The database had a separate failover system, which we will not go into here. It followed standard practices recommended by our vendors.
The code was structured around the classic Model-View-Controller pattern, originally from SmallTalk and now often applied to web applications. The MVC pattern is a way of splitting an application's responsibilities into three distinct layers.
Classes in the Model layer represented business concepts and data, like products or users. These had an API but no end-user interface. They knew nothing about HTTP or HTML and could be used in non-web applications, like cron jobs. They talked to the database and other data sources, and managed their own persistence.
The Controller layer translated web requests into appropriate actions on the Model layer. It handled parsing parameters, checking input, fetching the appropriate Model objects, and calling methods on them. Then it determined the appropriate View to use and send the resulting HTML to the user.
View objects were really HTML templates. The Controller passed data from the Model objects to them and they generated a web page. These were implemented with the Template Toolkit, a powerful templating system written in Perl. The templates had some basic conditional statements and looping in them, but only enough to express the formatting logic. No application control flow was embedded in the templates.
Figure 5. Code structure and interaction between the layers
The core of the performance strategy is a multi-tier caching
system. On the application servers, data objects are cached in shared
memory with a backing store on local disk. Applications specify how
long a data object can be out of sync with the database, and all
future accesses during that time are served from the high-speed
cache. This type of cache control is known as "time-to-live." The
local cache is implemented using a Berkeley DB database. Objects
are serialized with the standard Storable
module from CPAN.
Data objects are divided into pieces when necessary to provide finer granularity for expiration times. For example, product inventory is updated more frequently than other product data. By splitting the product data up, we can use a short expiration for inventory that keeps it in tighter sync with the database, while still using a longer expiration for the less volatile parts of the product data.
The application servers' object caches share product data between them using the IP Multicast protocol and custom daemons written in C. When a product is placed in the cache on one server, the data is replicated to the cache on all other servers. This technique is very successful because of the high locality of access in product data. During the 2000 Christmas season this cache achieved a 99% hit ratio, thus taking a large amount of work off the database.
In addition to caching the data objects, entire pages that are not user-specific, like product detail pages, can be cached. The application takes the shortest expiration time of the data objects used in the pages and specifies that to the proxy servers as a page expiration time, using standard Expires headers. The proxy servers cache the generated page on a shared NFS partition. Pages served from this cache have performance close to that of static pages.
To allow for emergency fixes, we added a hook to mod_proxy
that
deletes the cached copy of a specified URL. This was used when a page
needed to be changed immediately to fix incorrect information.
An extra advantage of this mod_proxy
cache is the automatic
handling of If-Modified-Since requests. We did not need to
implement this ourselves since mod_proxy
already provides it.

RAW DATA »
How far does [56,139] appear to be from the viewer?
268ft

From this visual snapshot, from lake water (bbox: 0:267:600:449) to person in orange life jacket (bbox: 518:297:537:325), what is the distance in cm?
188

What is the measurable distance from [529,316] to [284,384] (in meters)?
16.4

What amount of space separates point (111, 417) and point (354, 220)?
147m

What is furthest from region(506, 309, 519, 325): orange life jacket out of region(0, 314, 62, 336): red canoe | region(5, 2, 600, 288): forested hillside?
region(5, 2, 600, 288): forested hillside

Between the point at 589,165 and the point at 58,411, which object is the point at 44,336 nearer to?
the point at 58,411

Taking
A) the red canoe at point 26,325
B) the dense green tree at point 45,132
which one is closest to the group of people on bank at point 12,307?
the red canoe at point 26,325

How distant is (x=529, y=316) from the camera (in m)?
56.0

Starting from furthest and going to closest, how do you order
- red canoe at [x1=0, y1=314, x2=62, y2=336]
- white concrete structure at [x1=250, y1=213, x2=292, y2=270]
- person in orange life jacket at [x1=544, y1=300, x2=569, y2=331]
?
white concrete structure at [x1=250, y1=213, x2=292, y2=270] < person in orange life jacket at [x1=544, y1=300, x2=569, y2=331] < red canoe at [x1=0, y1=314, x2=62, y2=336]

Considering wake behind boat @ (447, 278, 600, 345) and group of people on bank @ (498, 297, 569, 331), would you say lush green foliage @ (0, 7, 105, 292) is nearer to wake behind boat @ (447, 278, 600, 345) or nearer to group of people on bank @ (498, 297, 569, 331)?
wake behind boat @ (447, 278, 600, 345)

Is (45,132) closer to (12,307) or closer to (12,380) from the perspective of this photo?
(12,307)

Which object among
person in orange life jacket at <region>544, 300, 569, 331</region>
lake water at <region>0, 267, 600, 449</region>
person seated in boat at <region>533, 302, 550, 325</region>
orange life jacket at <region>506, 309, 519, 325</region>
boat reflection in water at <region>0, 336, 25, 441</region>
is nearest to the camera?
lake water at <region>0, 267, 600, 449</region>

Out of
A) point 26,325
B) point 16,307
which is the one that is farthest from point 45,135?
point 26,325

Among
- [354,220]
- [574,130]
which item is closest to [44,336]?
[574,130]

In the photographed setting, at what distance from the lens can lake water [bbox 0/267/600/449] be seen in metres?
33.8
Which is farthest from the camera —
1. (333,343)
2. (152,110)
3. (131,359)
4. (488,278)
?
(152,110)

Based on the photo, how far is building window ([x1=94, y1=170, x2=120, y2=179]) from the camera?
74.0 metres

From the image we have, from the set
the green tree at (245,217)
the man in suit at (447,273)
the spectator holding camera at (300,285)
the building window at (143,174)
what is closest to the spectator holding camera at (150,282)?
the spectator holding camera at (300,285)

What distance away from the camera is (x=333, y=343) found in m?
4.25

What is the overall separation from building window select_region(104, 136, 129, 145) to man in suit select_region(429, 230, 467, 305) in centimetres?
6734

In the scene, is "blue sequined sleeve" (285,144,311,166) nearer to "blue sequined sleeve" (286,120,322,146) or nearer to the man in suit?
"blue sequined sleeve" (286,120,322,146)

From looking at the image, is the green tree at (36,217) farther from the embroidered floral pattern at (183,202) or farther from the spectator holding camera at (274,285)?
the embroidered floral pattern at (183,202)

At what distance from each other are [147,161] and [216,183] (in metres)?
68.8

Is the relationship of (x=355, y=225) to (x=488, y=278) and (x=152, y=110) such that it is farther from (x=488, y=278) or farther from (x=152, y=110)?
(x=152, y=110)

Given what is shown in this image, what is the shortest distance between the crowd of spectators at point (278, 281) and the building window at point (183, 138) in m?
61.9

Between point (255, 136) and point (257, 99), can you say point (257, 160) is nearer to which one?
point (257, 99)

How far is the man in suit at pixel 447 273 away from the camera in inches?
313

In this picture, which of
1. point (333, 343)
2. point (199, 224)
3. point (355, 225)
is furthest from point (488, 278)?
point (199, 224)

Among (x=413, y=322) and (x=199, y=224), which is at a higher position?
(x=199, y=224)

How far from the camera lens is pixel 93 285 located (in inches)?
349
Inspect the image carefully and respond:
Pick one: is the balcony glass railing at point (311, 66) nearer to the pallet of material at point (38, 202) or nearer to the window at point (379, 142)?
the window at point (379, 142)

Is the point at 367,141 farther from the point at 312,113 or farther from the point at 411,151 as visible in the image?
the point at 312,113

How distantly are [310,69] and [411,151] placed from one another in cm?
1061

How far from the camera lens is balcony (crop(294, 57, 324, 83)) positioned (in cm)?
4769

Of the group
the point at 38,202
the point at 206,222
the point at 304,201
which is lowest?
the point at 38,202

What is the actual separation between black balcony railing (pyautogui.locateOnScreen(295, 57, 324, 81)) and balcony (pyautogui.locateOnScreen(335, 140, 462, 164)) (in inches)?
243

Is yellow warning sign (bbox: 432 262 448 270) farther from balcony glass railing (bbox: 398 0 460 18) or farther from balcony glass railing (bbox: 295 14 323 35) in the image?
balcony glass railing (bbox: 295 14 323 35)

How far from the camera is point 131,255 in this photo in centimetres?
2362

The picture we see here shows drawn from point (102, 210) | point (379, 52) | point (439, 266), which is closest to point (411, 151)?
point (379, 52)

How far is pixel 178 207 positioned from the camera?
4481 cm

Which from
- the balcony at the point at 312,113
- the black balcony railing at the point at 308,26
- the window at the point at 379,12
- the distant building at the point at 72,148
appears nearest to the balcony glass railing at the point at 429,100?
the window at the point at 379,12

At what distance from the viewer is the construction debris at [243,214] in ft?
...
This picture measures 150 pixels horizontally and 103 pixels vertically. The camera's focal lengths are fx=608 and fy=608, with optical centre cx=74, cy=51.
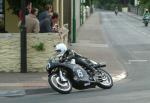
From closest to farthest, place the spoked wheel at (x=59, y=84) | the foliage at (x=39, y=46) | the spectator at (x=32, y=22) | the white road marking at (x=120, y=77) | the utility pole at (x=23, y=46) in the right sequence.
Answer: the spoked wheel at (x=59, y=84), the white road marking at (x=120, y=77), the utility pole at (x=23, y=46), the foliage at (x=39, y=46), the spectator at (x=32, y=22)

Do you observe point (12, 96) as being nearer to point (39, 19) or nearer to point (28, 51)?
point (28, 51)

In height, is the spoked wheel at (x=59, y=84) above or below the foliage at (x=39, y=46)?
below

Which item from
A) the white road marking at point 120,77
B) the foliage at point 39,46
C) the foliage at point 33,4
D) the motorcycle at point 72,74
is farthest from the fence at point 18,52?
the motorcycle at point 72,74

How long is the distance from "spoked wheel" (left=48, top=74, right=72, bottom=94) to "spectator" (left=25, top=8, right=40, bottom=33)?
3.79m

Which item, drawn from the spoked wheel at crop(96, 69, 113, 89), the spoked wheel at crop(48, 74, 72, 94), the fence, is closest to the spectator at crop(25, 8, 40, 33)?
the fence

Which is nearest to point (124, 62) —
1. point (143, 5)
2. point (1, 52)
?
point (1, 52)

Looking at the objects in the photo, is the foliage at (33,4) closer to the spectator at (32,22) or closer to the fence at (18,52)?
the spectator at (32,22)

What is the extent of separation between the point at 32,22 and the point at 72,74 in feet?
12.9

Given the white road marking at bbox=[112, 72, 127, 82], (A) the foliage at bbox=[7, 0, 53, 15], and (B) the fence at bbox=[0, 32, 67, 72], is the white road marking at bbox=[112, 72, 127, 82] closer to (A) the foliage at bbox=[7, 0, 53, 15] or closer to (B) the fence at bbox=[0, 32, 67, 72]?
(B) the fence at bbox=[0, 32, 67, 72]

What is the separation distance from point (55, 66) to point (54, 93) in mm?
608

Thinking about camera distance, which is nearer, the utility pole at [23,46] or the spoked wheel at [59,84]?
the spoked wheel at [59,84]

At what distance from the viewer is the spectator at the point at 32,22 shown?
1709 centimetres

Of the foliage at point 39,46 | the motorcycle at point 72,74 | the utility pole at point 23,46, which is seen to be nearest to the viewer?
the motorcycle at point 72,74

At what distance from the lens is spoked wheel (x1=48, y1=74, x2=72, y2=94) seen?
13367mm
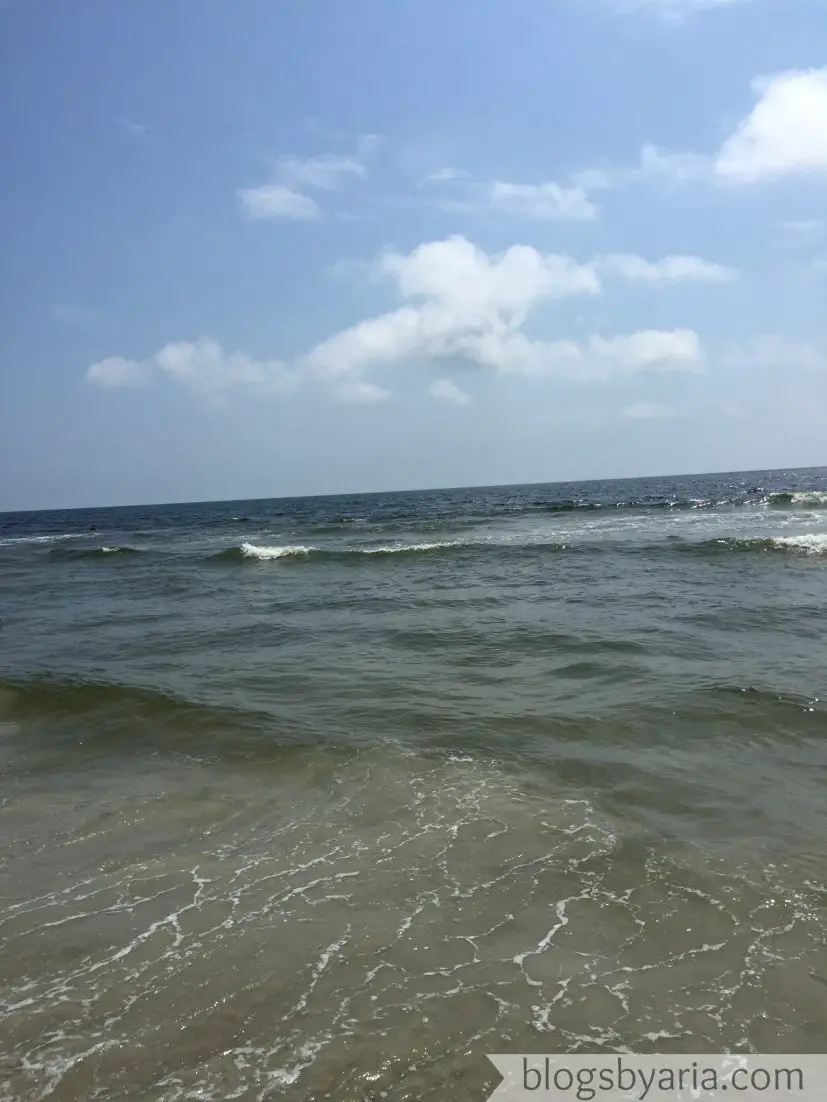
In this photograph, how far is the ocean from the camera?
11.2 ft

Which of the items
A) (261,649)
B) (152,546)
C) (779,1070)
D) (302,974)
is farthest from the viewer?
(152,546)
* * *
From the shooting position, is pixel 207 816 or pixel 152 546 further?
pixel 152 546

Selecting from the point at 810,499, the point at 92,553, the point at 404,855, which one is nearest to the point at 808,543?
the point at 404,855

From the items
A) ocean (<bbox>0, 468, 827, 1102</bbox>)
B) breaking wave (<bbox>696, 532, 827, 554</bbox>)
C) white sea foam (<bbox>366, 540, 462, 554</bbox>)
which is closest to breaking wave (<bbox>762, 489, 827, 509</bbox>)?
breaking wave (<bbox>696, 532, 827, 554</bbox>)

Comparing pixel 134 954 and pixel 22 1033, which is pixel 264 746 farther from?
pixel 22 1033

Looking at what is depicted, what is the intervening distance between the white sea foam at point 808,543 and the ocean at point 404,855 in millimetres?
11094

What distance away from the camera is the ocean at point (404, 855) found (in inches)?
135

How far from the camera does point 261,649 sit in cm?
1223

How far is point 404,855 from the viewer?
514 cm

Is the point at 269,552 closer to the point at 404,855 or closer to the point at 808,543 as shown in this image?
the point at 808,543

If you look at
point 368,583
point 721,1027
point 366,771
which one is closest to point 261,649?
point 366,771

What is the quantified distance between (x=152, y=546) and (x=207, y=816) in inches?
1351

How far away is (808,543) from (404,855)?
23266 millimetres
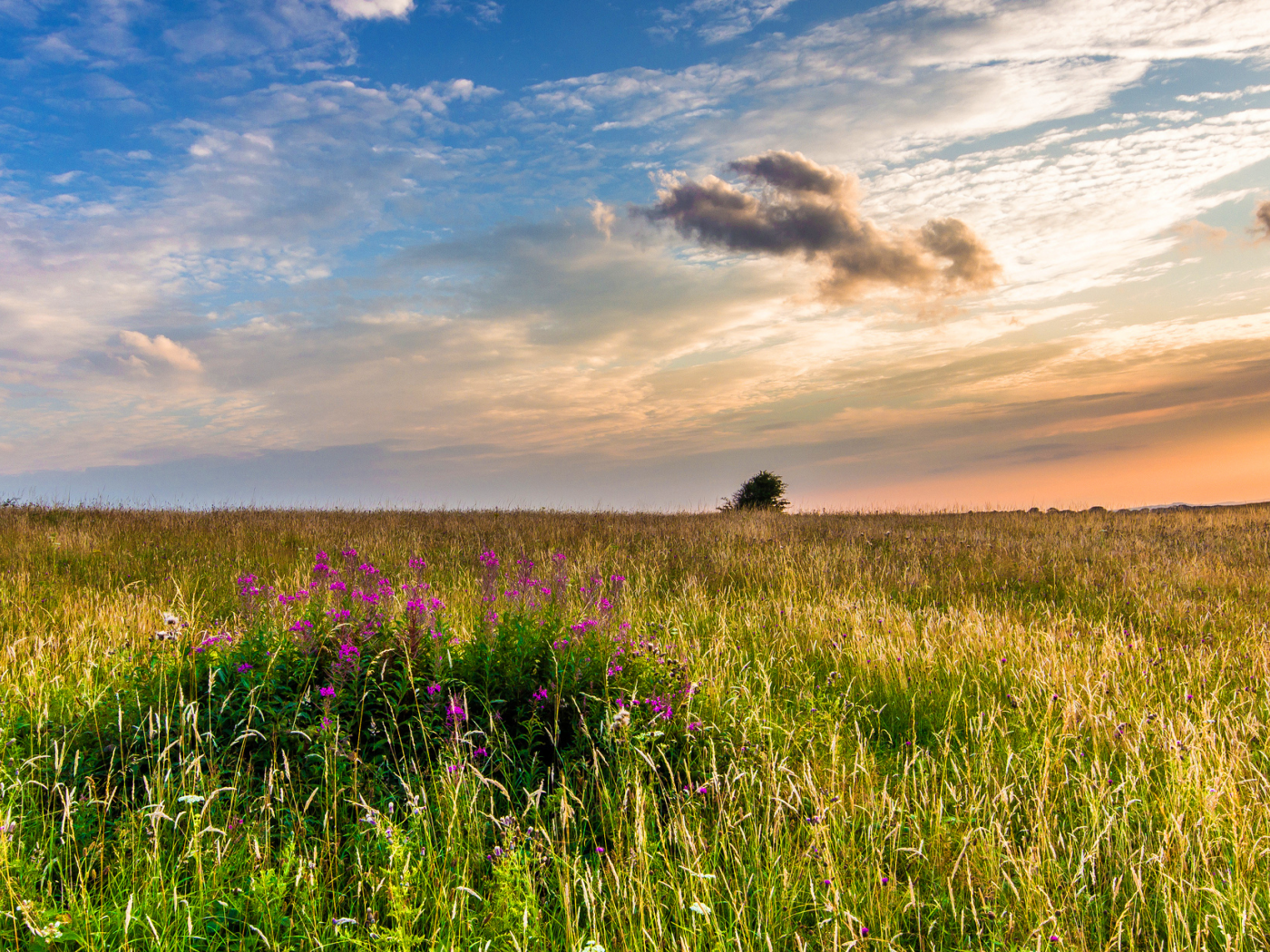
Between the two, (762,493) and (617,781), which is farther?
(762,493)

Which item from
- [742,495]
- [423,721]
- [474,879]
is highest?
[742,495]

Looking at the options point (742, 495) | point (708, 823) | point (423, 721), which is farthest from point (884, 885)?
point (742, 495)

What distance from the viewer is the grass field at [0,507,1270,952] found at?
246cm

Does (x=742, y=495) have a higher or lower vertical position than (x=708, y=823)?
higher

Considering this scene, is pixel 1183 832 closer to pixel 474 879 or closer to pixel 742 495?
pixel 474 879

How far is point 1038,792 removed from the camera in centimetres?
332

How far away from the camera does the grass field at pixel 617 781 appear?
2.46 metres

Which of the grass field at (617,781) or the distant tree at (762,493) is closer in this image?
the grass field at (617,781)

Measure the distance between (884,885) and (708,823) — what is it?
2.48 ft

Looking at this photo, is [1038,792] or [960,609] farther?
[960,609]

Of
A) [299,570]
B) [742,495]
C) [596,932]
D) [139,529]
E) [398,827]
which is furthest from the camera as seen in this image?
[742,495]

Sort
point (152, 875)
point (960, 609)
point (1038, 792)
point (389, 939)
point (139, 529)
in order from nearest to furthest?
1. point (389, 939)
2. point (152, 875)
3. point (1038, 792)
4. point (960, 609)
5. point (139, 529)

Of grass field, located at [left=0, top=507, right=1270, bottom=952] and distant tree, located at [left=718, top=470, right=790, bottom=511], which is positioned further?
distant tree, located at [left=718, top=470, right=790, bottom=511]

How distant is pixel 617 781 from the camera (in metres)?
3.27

WRITTEN TASK A »
List the layers of the MVC pattern described in the excerpt on application architecture and caching.
WRITTEN TASK B »
Condense the paragraph in the caching excerpt that begins "The application servers' object caches share product data" into a short bulleted list that keeps its main facts.
The rows have nothing to do with the excerpt on application architecture and caching.

CORRECT ANSWER A »
Model, Controller, View

CORRECT ANSWER B »
- Application servers share product data between their object caches using IP Multicast and custom daemons written in C.
- A product placed in one server's cache is replicated to the caches on all other servers.
- This works well because product data has high locality of access.
- During the 2000 Christmas season the cache had a 99% hit ratio, taking a large amount of work off the database.